SOLACE

EEN ONTWERP VOOR GEZOND GEDRAG

TEACHING PATIENTS HOW TO DEAL WITH PAIN COMPLAINTS

Chronic pain is a major, complex, and expensive health problem. One out of five Dutch adults (2.25 million people) wrestle with chronic pain complaints. Rehabilitation is mainly geared towards influencing and changing the patient’s behaviour, so that they can better deal with the pain complaints in their daily lives. The SOLACE research project addresses the problem that some of these patients relapse and begin experiencing pain and limitations after some time.

Rehabilitation centres therefore asked: what is the long-term effect of a chronic pain treatment programme, and can strategies be developed to prevent relapses?

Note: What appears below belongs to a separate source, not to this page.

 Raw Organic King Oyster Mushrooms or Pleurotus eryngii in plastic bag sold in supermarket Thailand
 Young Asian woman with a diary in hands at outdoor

The objective is to develop knowledge and expertise in the field of chronic pain and combine them to help patients to better deal with their pain complaints.

Context

The partners’ clinical chronic pain rehabilitation treatment is mainly geared towards influencing and changing the patient’s behaviour, so that they can better deal with the pain complaints in their daily lives. The patient’s own self-management plays an important role in this process, but care providers have experienced that patients often have difficulty with this in their daily lives. The rehabilitation centres have therefore asked: what is the long-term effect of a chronic pain treatment programme, and can strategies be developed to prevent relapses?

Objective

The specific objectives of the RAAK public research project SOLACE are:

1 To study the long-term effect of a rehabilitation programme.

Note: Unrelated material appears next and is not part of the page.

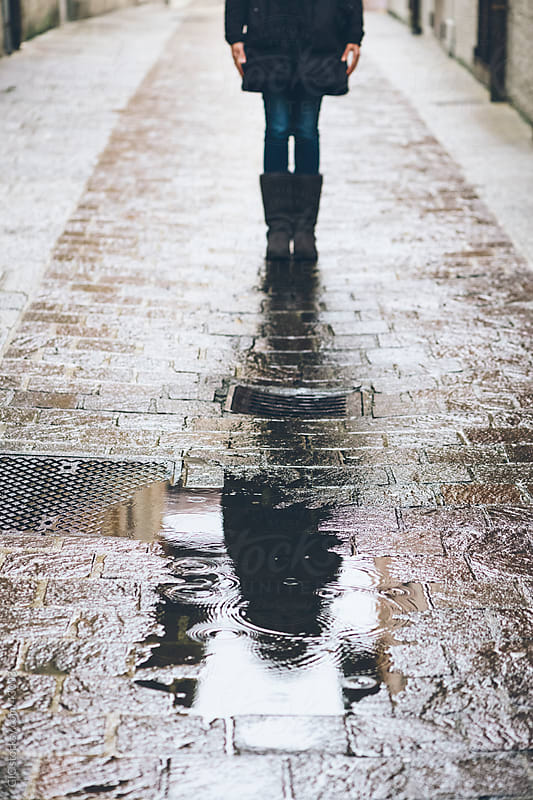 Woman standing against a puddle during a rainy day by GIC for Stocksy United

2 To measure the relapse rate of patients who have undergone rehabilitation treatment.

3 To develop strategies geared towards behavioural maintenance, and

4 To conduct a pilot project to study the effectiveness of the strategy.

During the initial phase of the SOLACE project, the research groups Cross-Media Communications in the Public Domain and CoDesign will be involved in the co-design team, which will design an intervention to prevent relapses after rehabilitation as much as possible. One characteristic of co-design is that the stakeholders – including patients, treating physicians, and researchers – all participate in each phase of the development and design process.

WHO WAS INVOLVED IN THIS PROJECT?

Parties involved: Lifestyle and Health research group, CoDesign, PubLab, Adelante rehabilitation centre, Maastricht University Medical Centre, the Royal Netherlands Society for Physiotherapy, and the patient association Pijnpatiënten naar één stem.